# DATA LISTING:
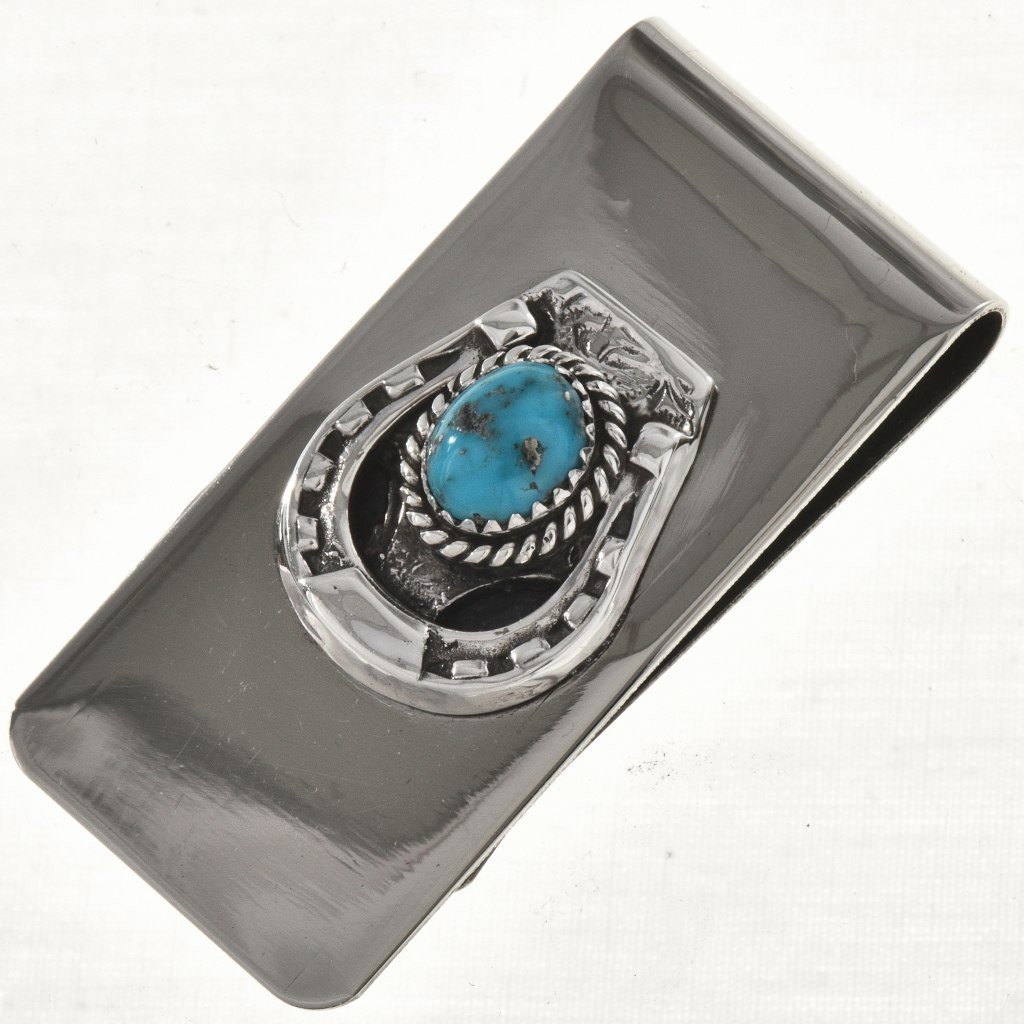 Turquoise Silver Western Money Clip Navajo Horseshoe Pattern 1638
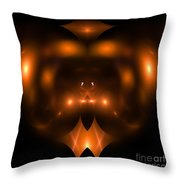 Abstract Fifty-two Throw Pillow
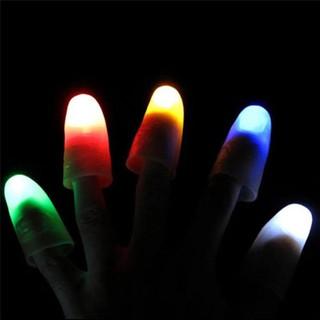 ★Hu 2Pcs Magic Super Bright Light Up Thumbs Fingers Party Club Christmas Trick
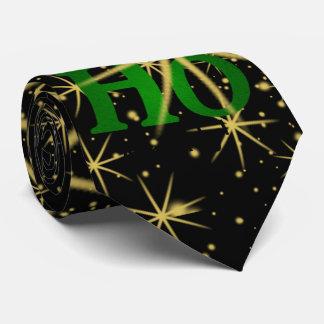 """Christmas Attitude Fun - """"HO HO HO Already!"""" Black Tie"""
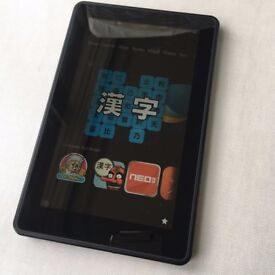 Amazon kindle fire 8GB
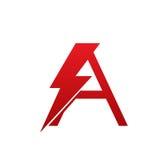 Letra eléctrica del perno rojo del vector un logotipo Fotografía de archivo libre de regalías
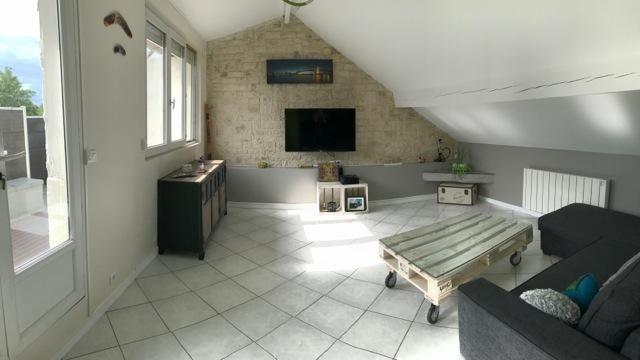 Sale apartment Pontault combault 219000€ - Picture 6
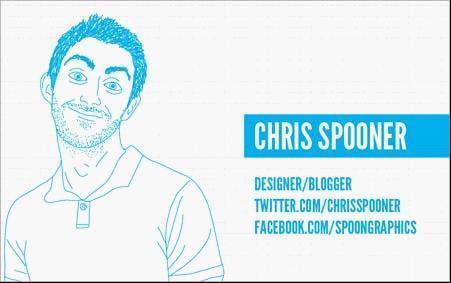 用illustrator设计个性名片图片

# WORK TO COMPLETE:
Up to and including the line that contains "Amazon kindle fire 8GB", print the records above exactly from their first line, without any pictures.

# ANSWER TO THE EXERCISE:
 Turquoise Silver Western Money Clip Navajo Horseshoe Pattern 1638
 Abstract Fifty-two Throw Pillow
 ★Hu 2Pcs Magic Super Bright Light Up Thumbs Fingers Party Club Christmas Trick
 """Christmas Attitude Fun - """"HO HO HO Already!"""" Black Tie"""
 Amazon kindle fire 8GB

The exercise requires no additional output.